The Convention on the Recognition and Enforcement of Foreign Arbitral Awards as adopted in 1958 in New York (“New York Convention”) came into force in China on 22 April 1987 which makes it easier to enforce foreign arbitration awards in China.

In accordance with the reciprocity reservation declaration made by China upon its accession to the New York Convention, China will only apply the New York Convention to the recognition and enforcement of arbitral awards made in the territory of another contracting state, which include Denmark, France, America, Germany, UK, and others.

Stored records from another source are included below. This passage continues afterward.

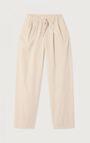 Women's trousers Bailow, ARGAN, hi-res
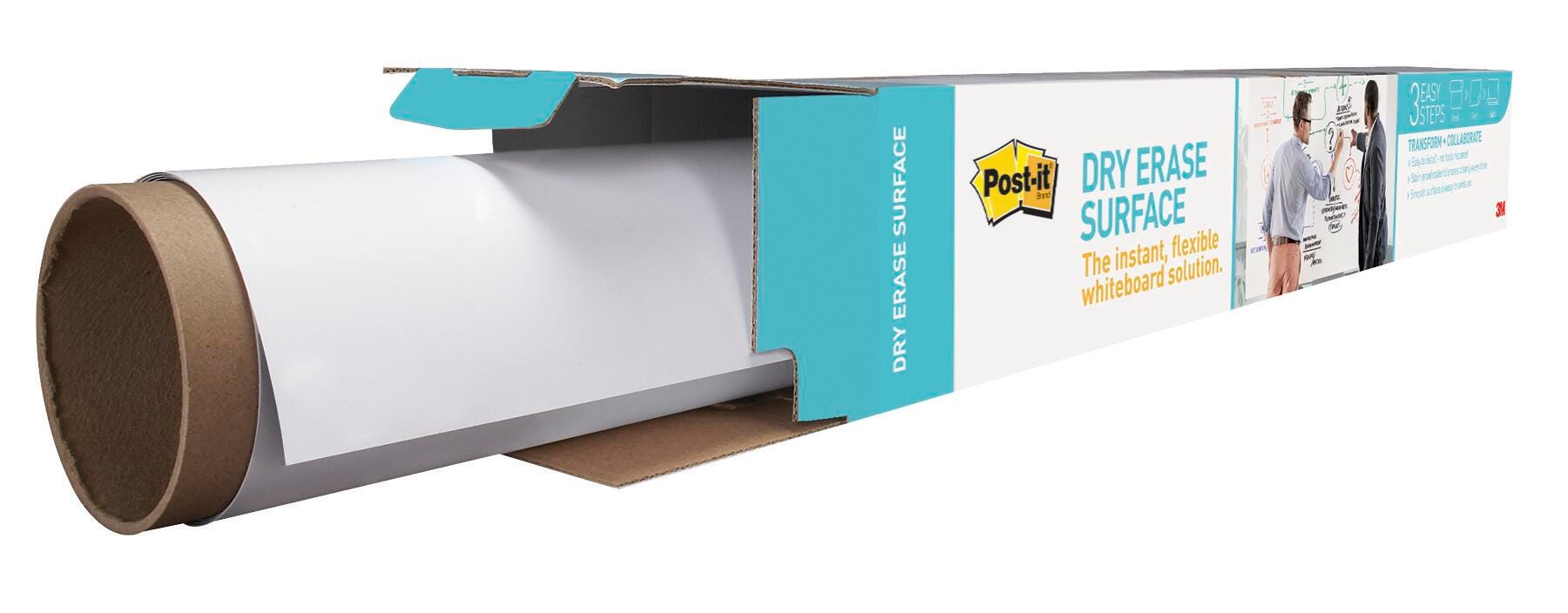 Post It Dry Erase Surface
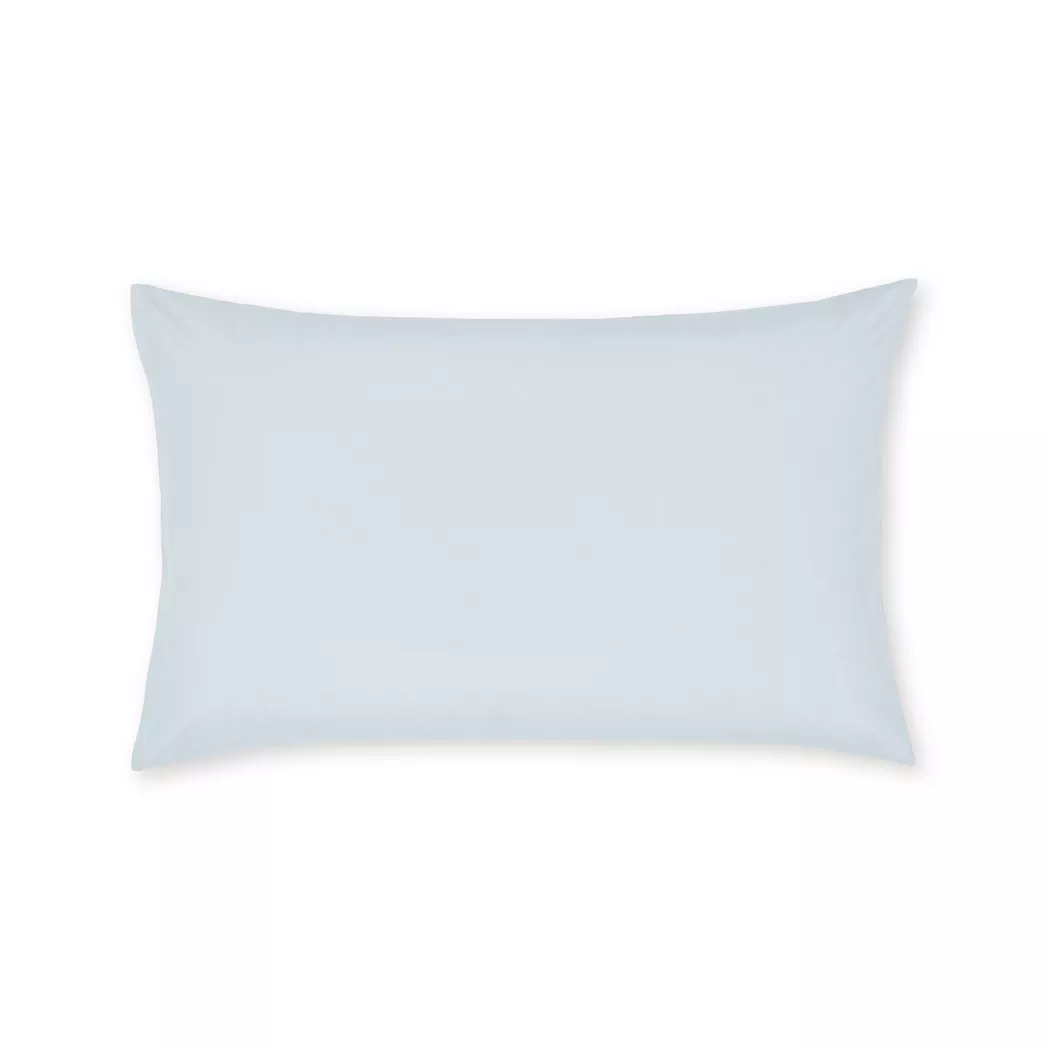 Manor - Kissenbezug, Sateen Luxe Kissenbezug, 60 x 90 cm, Lavendel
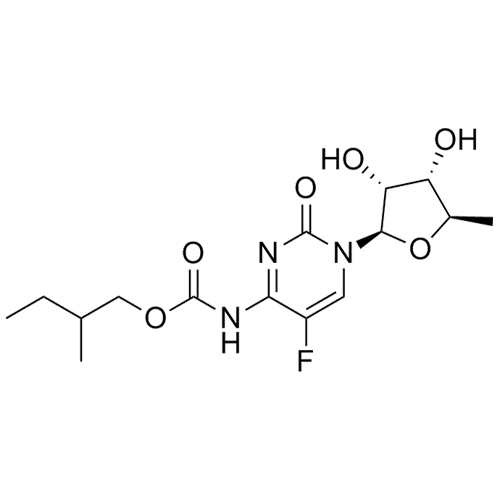 Picture of Capecitabine EP Impurity D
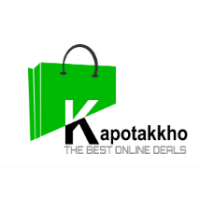 Kapotakkho Online Shopping logo, Kapotakkho Online Shopping contact details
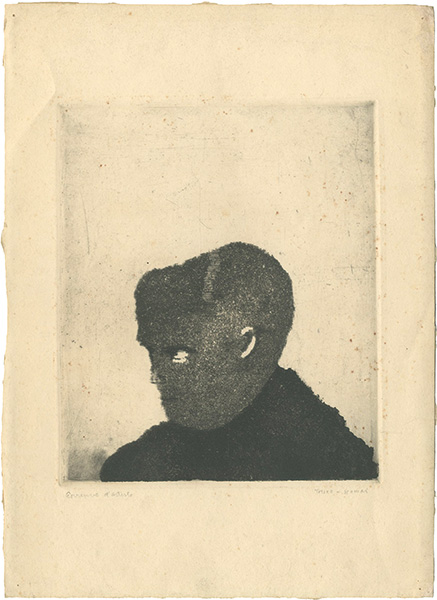 Komai Tetsuro “The Depraved Monk”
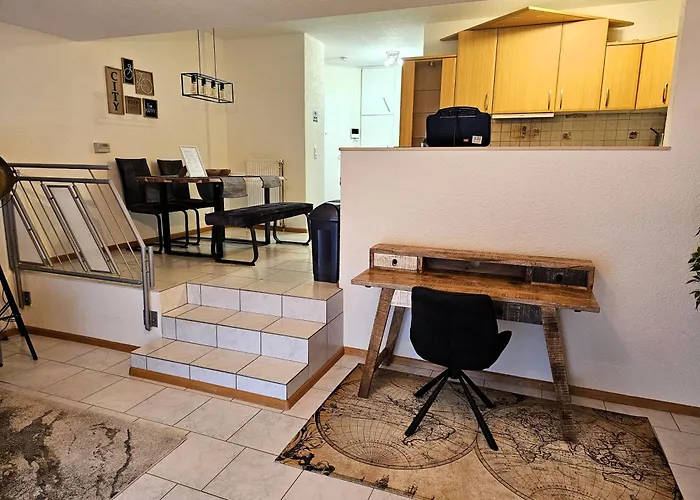 The Hidden Tla Gem - * 람스타인-미젠바흐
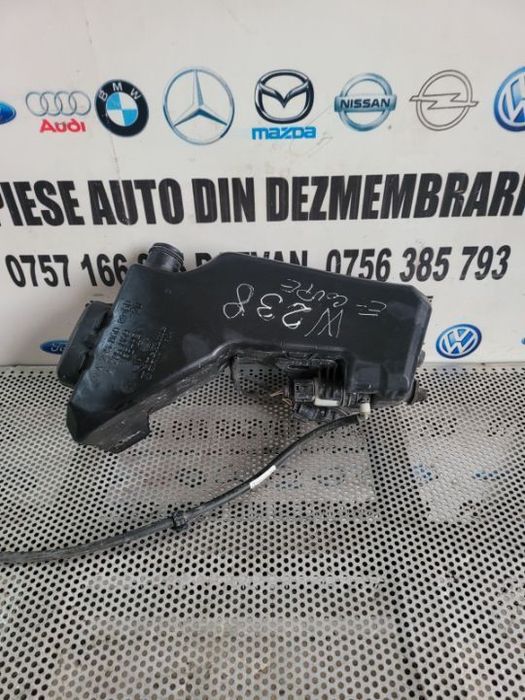 Bidonas Vas Lichid Parbriz Stropgel Mercedes E Class W213 Coupe Cabrio A238 W238 C238 An 2017-2021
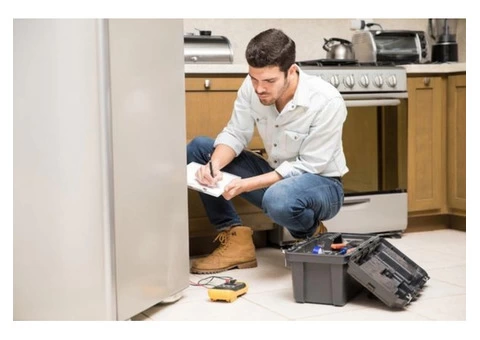 Fridge Repairs Ashfield | Refrigerator Repairs Service in Ashfield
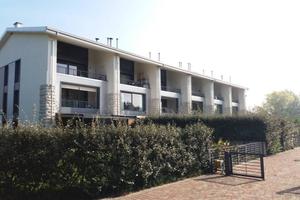 AURISINA ALLOGGIO CON AMPIO GIARDINO 5 MINUTI DA S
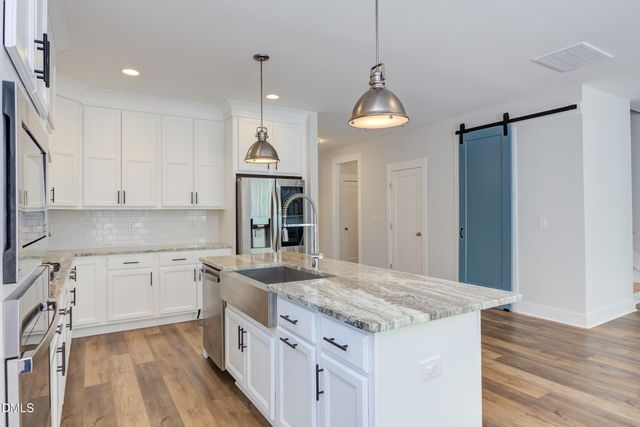 303 Chauncey Circle, Chapel Hill, NC 27516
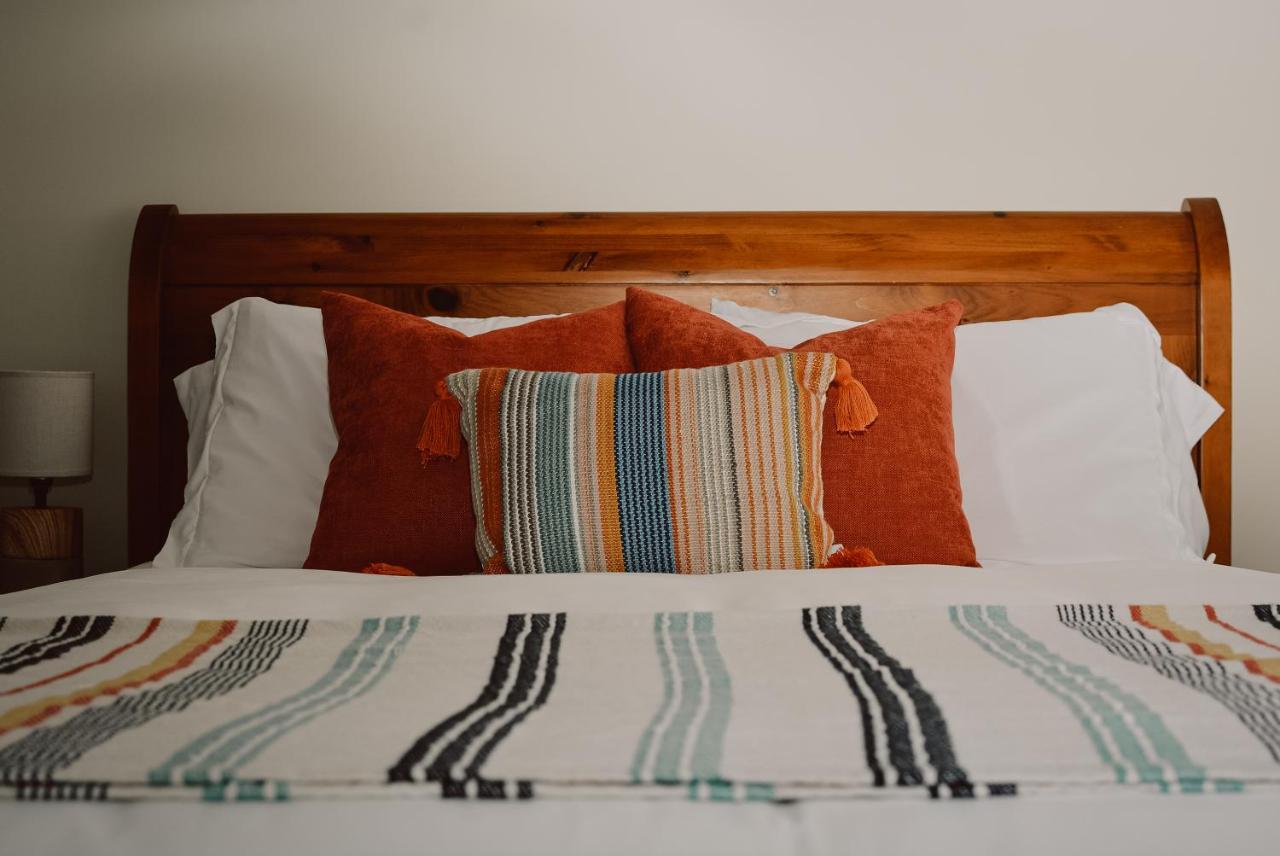 Hill Road Manor Bed & Breakfast Grand Falls Windsor Ngoại thất bức ảnh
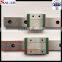 MGN12C 12mm width low price stainless steel miniature linear guideway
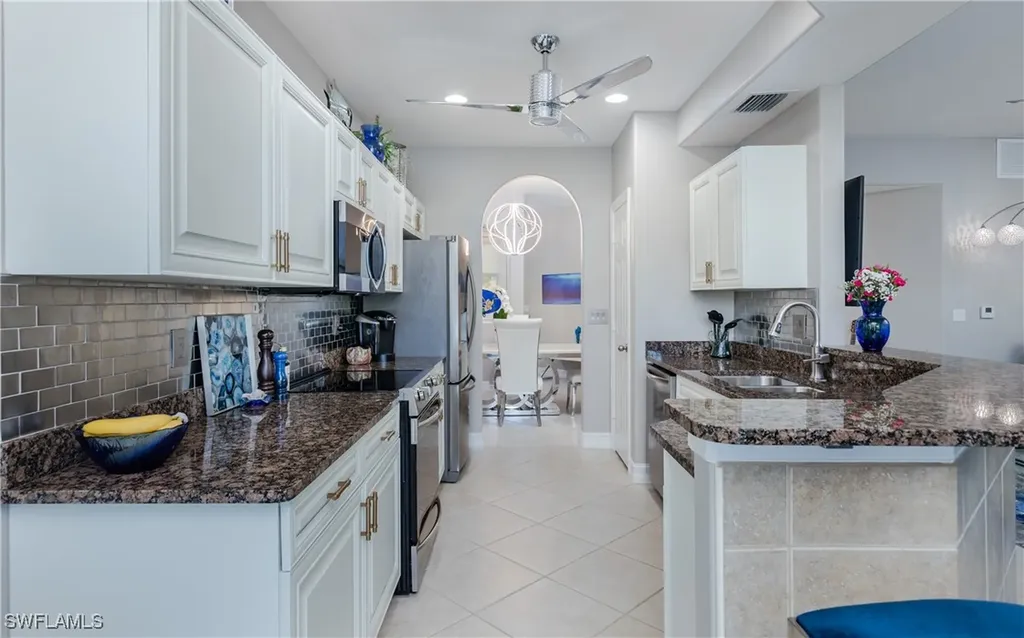 5602 Cape Harbour Drive Cape Coral FL 33914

It’s important to check whether the country selected by both parties for arbitration is included in the contracting country list of the New York Convention.

Although China has loosened its administrative management rules for foreign entities to invest in China, there are still some practical issues to be observed when cooperating with Chinese companies for the establishment of joint ventures, and careful consideration shall be made to possible scenarios of a breakdown of the relationship. Even if in the end formal dispute resolution proceedings are not employed the possibility of invoking these can create the crucial leverage for a foreign investor to succeed in negotiations.